A Response to the Misguided Student

That semester we watched all those movies
& called it interracial: the leading roles
Were all played by early career blockbuster stars
But only one film busted the theaters, busted certain
Americans deeper into the dimness of their skulls —
Our birth, our nation. Your voice deep enough,
After so many years of smoke, its frequency still
Trundles my inner ear. You didn’t know then,
& I couldn’t have either, that your lone question —
What happens when you ignore a part of someone?
Would flood me, and in time, knock down
Every structure.

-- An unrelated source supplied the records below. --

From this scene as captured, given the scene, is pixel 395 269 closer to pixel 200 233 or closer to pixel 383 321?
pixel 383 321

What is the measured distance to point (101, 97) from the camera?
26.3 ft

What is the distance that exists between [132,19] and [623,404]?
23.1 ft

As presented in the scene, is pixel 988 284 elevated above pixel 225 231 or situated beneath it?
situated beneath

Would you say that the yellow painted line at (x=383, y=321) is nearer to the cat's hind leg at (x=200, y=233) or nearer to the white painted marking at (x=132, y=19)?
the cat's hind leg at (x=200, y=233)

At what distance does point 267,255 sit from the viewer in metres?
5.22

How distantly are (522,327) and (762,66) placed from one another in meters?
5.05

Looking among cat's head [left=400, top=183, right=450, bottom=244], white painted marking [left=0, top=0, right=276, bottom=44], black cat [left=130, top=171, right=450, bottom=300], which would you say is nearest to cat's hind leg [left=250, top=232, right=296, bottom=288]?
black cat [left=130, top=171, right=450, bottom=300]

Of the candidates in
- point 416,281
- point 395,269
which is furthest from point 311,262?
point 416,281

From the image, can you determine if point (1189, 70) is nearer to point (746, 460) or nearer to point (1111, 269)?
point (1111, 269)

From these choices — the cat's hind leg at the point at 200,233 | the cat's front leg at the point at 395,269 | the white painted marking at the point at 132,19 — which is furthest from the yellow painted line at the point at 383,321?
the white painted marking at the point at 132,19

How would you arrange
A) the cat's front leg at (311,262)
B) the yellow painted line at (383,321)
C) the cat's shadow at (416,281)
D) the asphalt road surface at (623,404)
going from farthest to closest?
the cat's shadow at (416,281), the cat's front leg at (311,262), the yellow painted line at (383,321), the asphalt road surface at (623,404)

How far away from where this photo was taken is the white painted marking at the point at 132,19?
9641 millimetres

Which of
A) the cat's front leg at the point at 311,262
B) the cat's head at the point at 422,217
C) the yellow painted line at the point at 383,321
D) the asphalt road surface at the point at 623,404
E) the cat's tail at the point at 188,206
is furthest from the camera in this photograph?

At the center of every film
We studied, two people crossed into each other,
The world around us filled with water or fire or both.

 

Prayer to You, Friend

You taught me my eyes burn out the blue
Of a furnace, enough to dissolve the soft tissue,
Turn bone to soot, that the whites delight you,
Their haunt hotter than a whole moon blaze.
What monster am I today, dear to you?
How is it you find all the nodes of me, rhizome
Letting out roots, rest them in your palm?
Am I beast built of fern, rich earth that buries you,
Or propane torch nobody can touch?
Dear burn victim, protect your exposed nerves,
Let the doctors graft you closer to whole,
Trust the morphine dosage. No more than that,
Please. Find your fingers again, touch
Each one to your thumb, then write yourself back.